Kısacası İslam’da hem gündelik hayata ilişkin detaylı norm ve kurallar mevcut, hem de bunları hayata geçirmekten sorumlu bir merkezi otorite yok… Belki de Müslümanların kendi dinleriyle sürekli ‘uğraş’ halinde olmalarının nedeni budur. Dine uygun yaşamak isteyen birinin esas kaynakları anlaması gerek ama bu kaynakları doğru yorumladığına dair sorgulanmaz bir otoriteden de yoksun. Aksine ortalıkta uzmanlık atfedilen birçok kişi ve yaklaşım var. Dinin ne ‘dediğini’ bilmeye olan ihtiyaç bu denli fazla olunca uzmanlık iddiasında olanların sayısı da haliyle artıyor. Öyle ki dini rehberlik bir sektör haline gelebiliyor. Çünkü cemaat oluşturabilen her rehber, az veya çok maddi imkana ve sosyal/siyasi nüfuza sahip oluyor.
Bütün inanç sistemlerinde, bir yandan dinin zamandan ve kültürden bağımsız davranış kuralları koyduğuna inanılıyor, diğer yandan da hayatın akışı içinde dindarlıklar sürekli değişiyor ve dindarlar dini kendi düzen ve arzularıyla uyumlu hale getiriyorlar. Bunun dinen meşru olup olmadığı ise rehberlerle sınanırken, doğal olarak herkes kendi kafasına uyan bir rehbere ve yoruma yanaşıyor. Haliyle bu yelpazede dini yüzeyselleştiren damarlar da üreyebiliyor… Oysa din içerdiği derin anlamı ile kavransa ve gündelik hayata ilişkin norm ve kuralların sadece o anlamı somutlaştırmak üzere kullanıldığına inanılsa, belki de bu kadar parçalı bir yapı doğmayacak…
***
Bu sosyal arayışın sonuçlarından biri dinin dindarlar eliyle ‘kalıplaştırılması’… Gerçekte din kendi inanç ve ahlak öğretisiyle bütünlüğünü ve giriftliğini korurken, onu yaşamak çok farklı, basit ve neredeyse dinden bağımsız şekillerde tezahür edebiliyor. Nitekim söz konusu duruma duyulan tepki de ‘dine dönüşü’ anlamlı kılıyor…

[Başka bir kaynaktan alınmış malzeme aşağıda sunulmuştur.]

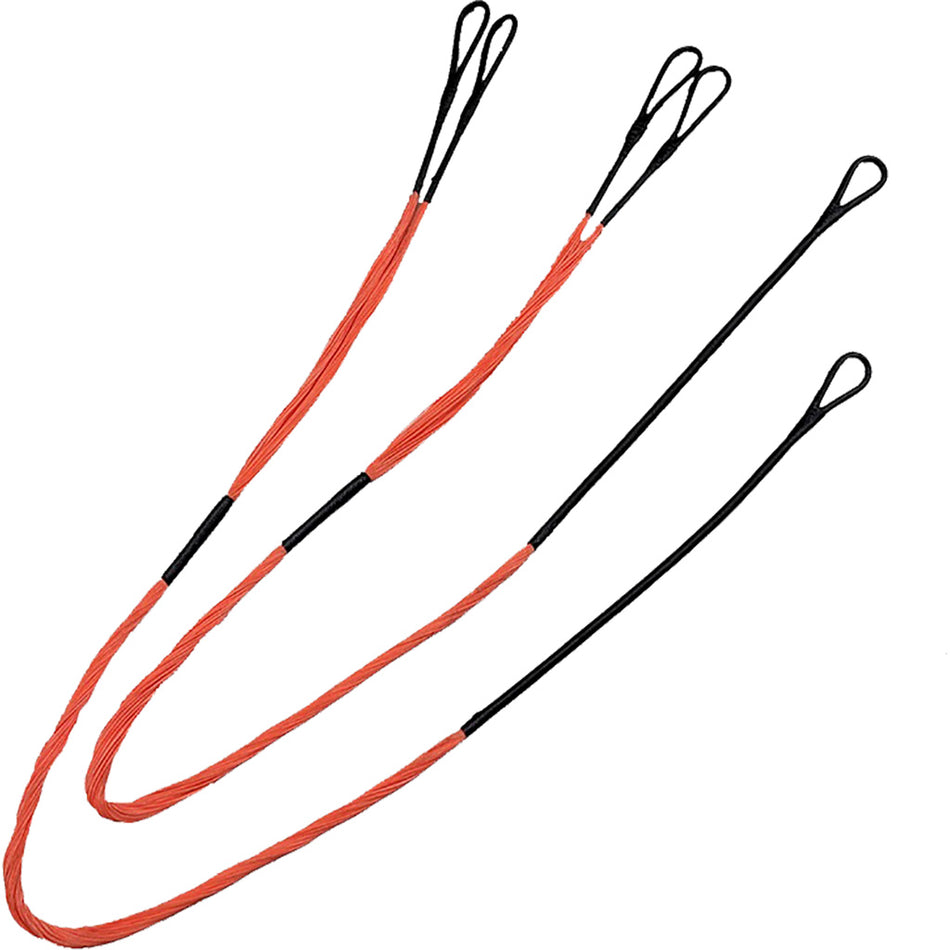 Wicked Ridge Crossbow Replacement Cables - HCA-75017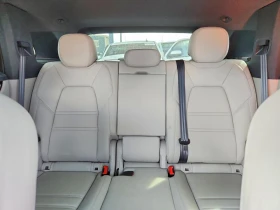 Porsche Cayenne * AWD* | Auto.bg — изображение 11 Porsche Cayenne * AWD* | Auto.bg — изображение 11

Aslında dinde çoğulculuk olumlu ve dindarı özgürleştirici bir unsur… Ancak görünen o ki, bir dinin gündelik hayatı bire bir belirlediğine ne kadar inanılırsa, kalıplaşma ve yüzeyselleşme tehlikesi de o denli artıyor ve çare olarak düşünülen ‘dine dönüş’ de, dindarları aynı ikileme sürüklediği ölçüde, çare olmayabiliyor.